A Changed Life Changes Lives
Additionally, we must remember that a life changed does not go on to live out the remainder of its life in some sort of confining isolation. A life changed will itself change others. And such change creates a mounting momentum of humanity transformed that will build on itself until nothing can stand against it and no power can hope to contain it. And if that change is pristinely good, inherently thoughtful, seized by hope, embraced by kindness, marked by integrity and firmly grounded by an uncompromising morality, we can begin to set this culture on a trajectory that is likewise pristinely good, inherently thoughtful, seized by hope, embraced by kindness, marked by integrity and firmly grounded by an uncompromising morality. And in ushering in change of this sort, institutions, legislation, military power, the writing of platitudes, and the wealth that we counted on to change the world for us will instead be changed by us.
A clandestine momentum of this magnitude begins with the single instance where one person touches the life of another person in ways gracious, sacrificial and meaningful. To transform culture, we don’t transform institutions.
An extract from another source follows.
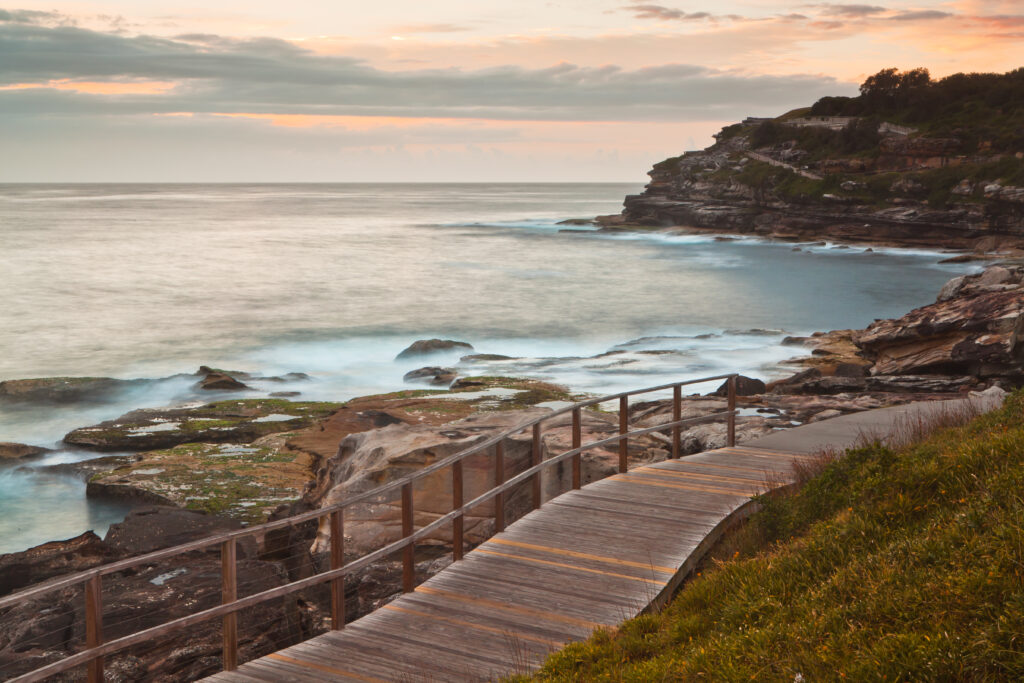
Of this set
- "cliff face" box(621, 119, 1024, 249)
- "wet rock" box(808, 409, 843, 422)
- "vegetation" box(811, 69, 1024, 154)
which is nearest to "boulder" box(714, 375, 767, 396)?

Legislation won’t transform. Military power won’t transform. Platitudes won’t transform. Wealth won’t transform. Rather, we transform the world by transforming people. And while we may not have access to institutions, or the penning of legislation, or military power, or the writing of platitudes, or wealth, every single one of us has access to people. And if each one of us touches one person each day, we need not worry about the state of the culture because in those very actions we are dynamically and even radically transforming the state of the culture itself. And who would not give everything to be a part of that?